Realtime Garbage Collection
On http://www.digitalmars.com/d/memory.html you state:
"Real time programming means that a program must be able to guarantee a maximum latency, or time to complete an operation.With most memory allocation schemes, including malloc/free and garbage collection, the latency is theoretically not bound[ed]."
This was true a decade or two ago.
It is not true today.
For example, see Perry Cheng's 2001 CMU PhD? thesis "Scalable Real-time Parallel Garbage Collection for Symmetric Multiprocessors", at bottom of page
http://reports-archive.adm.cs.cmu.edu/cs2001.htmlwhere he demonstrates provable maximum latencies in the millisecond range using modern garbage collection technology on stock processors.
(He also discusses why "latency" is not the best measure of realtime capabilities.)
There will always be a place for manual storage allocation, just as there will always be a place for assembly language.
But today, for routine mainstream systems and application programming, manual storage allocation is rapidly becoming as passe' as manual register allocation: If you commit firmly to memory management techniques from the last millenium, you risk dooming D to footnote status. Time marches on!
Just my $0.02!
-- Cynbe"Stick to the Code." "The Code?" "He who falls behind -- is left behind." -- Pirates of the Caribbean
Using the C head with D
Some 'rules of thumb' for using the C heap with D (std.c.stdlib.malloc()/free(), etc.):
- The C heap can be used in D for non-aggregate native types (including class members) without special consideration of the GC. It is simply using a seperate heap.
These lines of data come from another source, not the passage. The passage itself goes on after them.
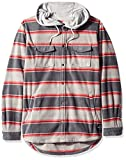 Quiksilver Men's Hood, Tarmac surf Days Stripe, M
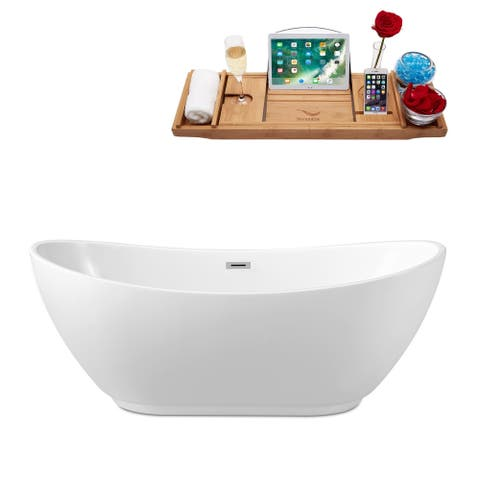"62"" Streamline N-580-62FSWH-FM Soaking Freestanding Tub and Tray With Internal Drain"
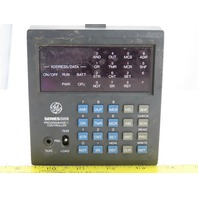 GE IC610PRG100A Series One Programmable Controller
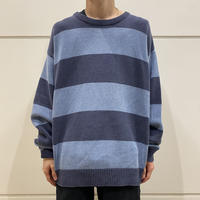 90s striped cotton knit sweater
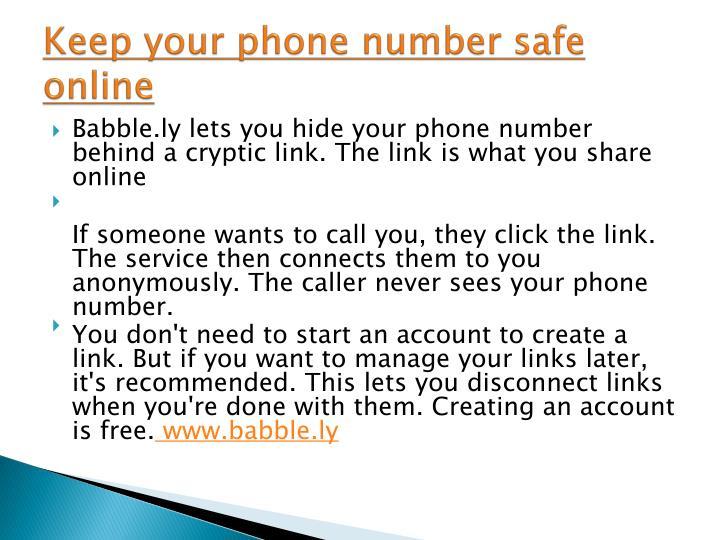 Keep your phone number safe online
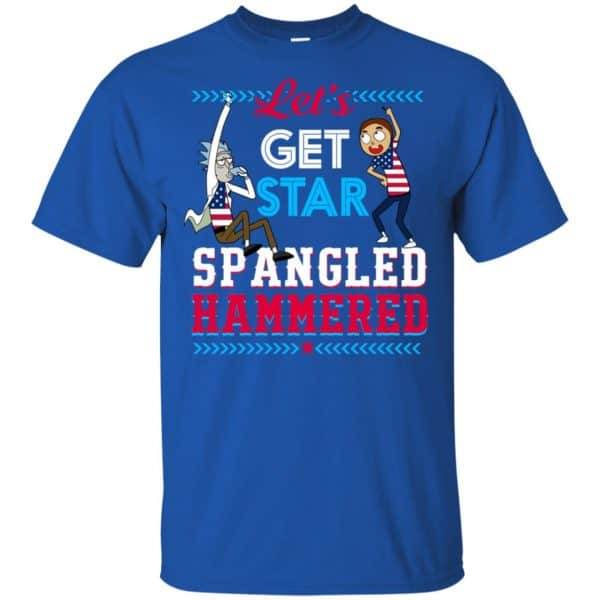 Let's Get Star Spangled Hammered Shirt, Hoodie, Tank Apparel 5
- struct pointers allocated with the C heap can have GC'd members if the struct pointers are properly 'registered' with the GC (using gc.addRange() and gc.removeRange() - see the Explicit Class Instance Allocation example).
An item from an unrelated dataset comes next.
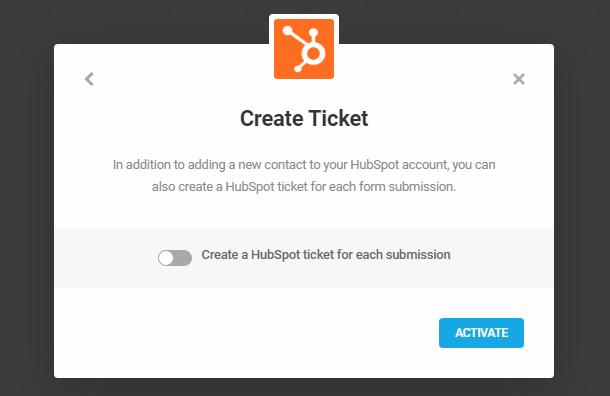 Create HubSpot ticket with Forminator integration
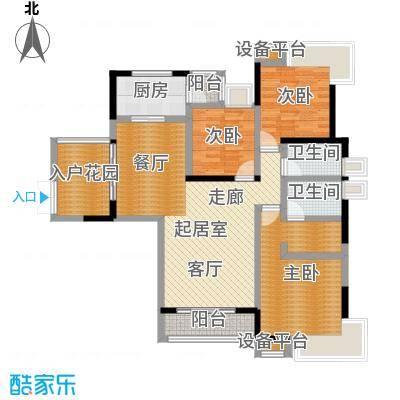 �湖世纪城128.10㎡14号楼01房户型3室2厅2卫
- If struct pointers allocated with the C heap are not registered with the GC, then all members must use the C heap as well.
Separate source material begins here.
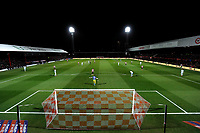 11th February 2020; Griffin Park, London, England; English Championship Football, Brentford FC versus Leeds United; Leeds General view of inside Griffin Park from the away stand top tier during the 1st half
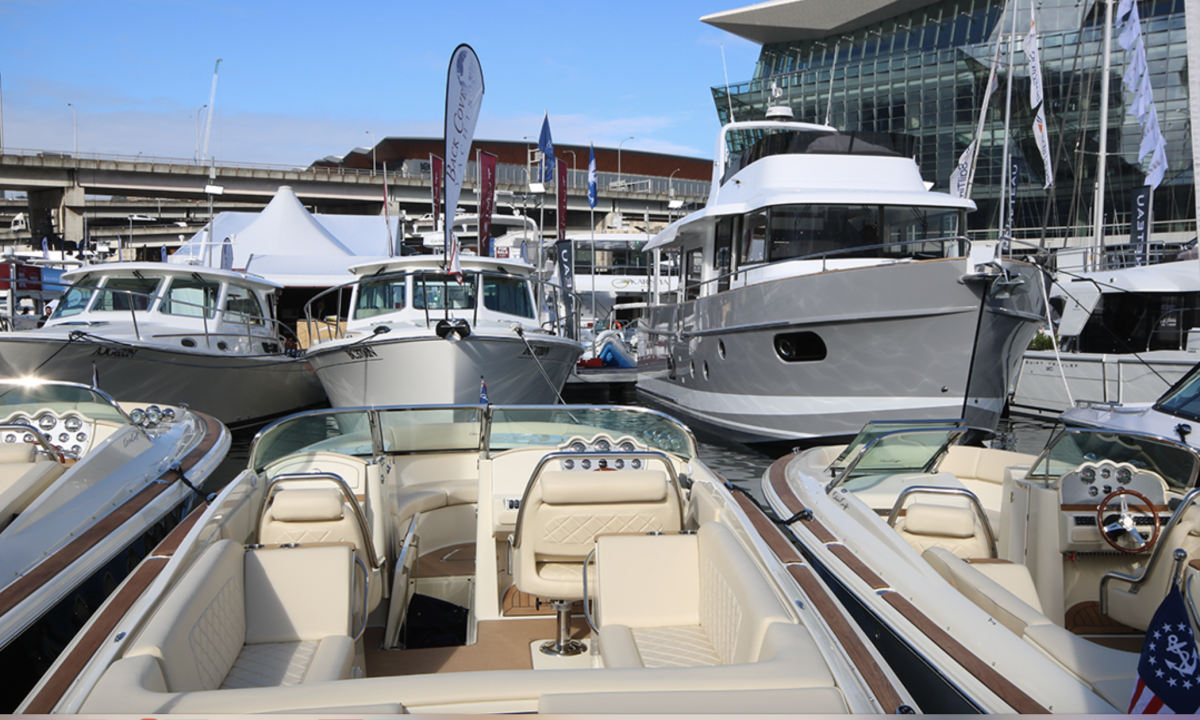 Australia's largest boat show attracts about 60,000 attendees.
- All classes allocated with the C heap should be registered with the GC because they can be derived from.
- When using the C heap, all of the normal C heap rules apply - anything malloc'd must be free'd, pointers should be zeroed, etc..
root pointer scanning?
The page contains: "scanning memory for root pointers into the garbage collected heap, the static data segment and the stack are scanned automatically".
Does this mean the garbage collector must scan the whole stack, testing whether a word has a value which *might* be an address in the heap, and if so, treats it, conservatively, as an actual heap address?
- Yes, it does mean that.
What about interrupt handlers?
You discuss how to handle latency in real time systems. But what about interrupt handlers (real hardware interrupts)? Does the GC have to turn off interrupts. If so how do I ensure my interrupt will be serviced in time? If the GC is interrupted the ISR could modify pointers and so invalidate the current (intermediate) results of the GC?